Which lines of the records below contain the word "farthest", with case counting? Pull out every one of them.

▶ **Information supplied**
--------------------------------

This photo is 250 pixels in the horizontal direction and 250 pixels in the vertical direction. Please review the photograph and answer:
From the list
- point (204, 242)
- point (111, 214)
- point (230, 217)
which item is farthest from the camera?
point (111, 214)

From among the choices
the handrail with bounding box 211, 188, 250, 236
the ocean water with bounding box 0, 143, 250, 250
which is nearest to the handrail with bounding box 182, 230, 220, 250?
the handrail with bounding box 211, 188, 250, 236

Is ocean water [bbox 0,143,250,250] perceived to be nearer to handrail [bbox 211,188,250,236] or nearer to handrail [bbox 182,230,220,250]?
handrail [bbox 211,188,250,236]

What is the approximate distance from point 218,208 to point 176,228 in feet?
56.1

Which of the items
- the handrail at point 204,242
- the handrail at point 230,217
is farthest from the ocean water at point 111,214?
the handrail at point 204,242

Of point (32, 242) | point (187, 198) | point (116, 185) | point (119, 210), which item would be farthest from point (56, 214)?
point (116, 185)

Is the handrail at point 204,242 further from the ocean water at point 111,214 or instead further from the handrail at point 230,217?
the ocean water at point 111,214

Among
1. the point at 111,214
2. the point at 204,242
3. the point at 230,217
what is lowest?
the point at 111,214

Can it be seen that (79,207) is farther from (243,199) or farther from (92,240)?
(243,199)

--------------------------------

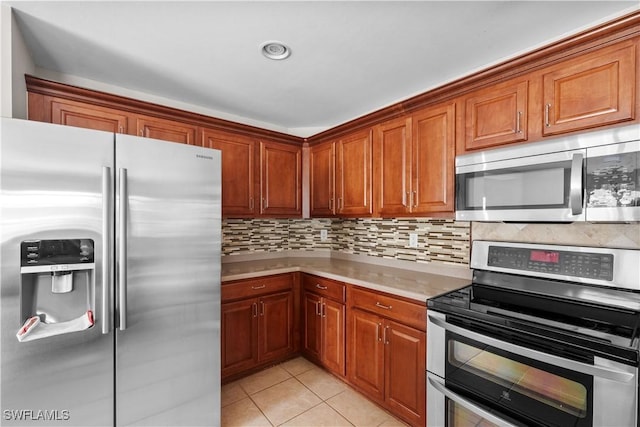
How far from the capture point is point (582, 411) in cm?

--------------------------------

▶ **Correct result**
which item is farthest from the camera?
is farthest from the ocean water at point 111,214?
Of point (32, 242) | point (187, 198) | point (116, 185) | point (119, 210), which item would be farthest from point (56, 214)?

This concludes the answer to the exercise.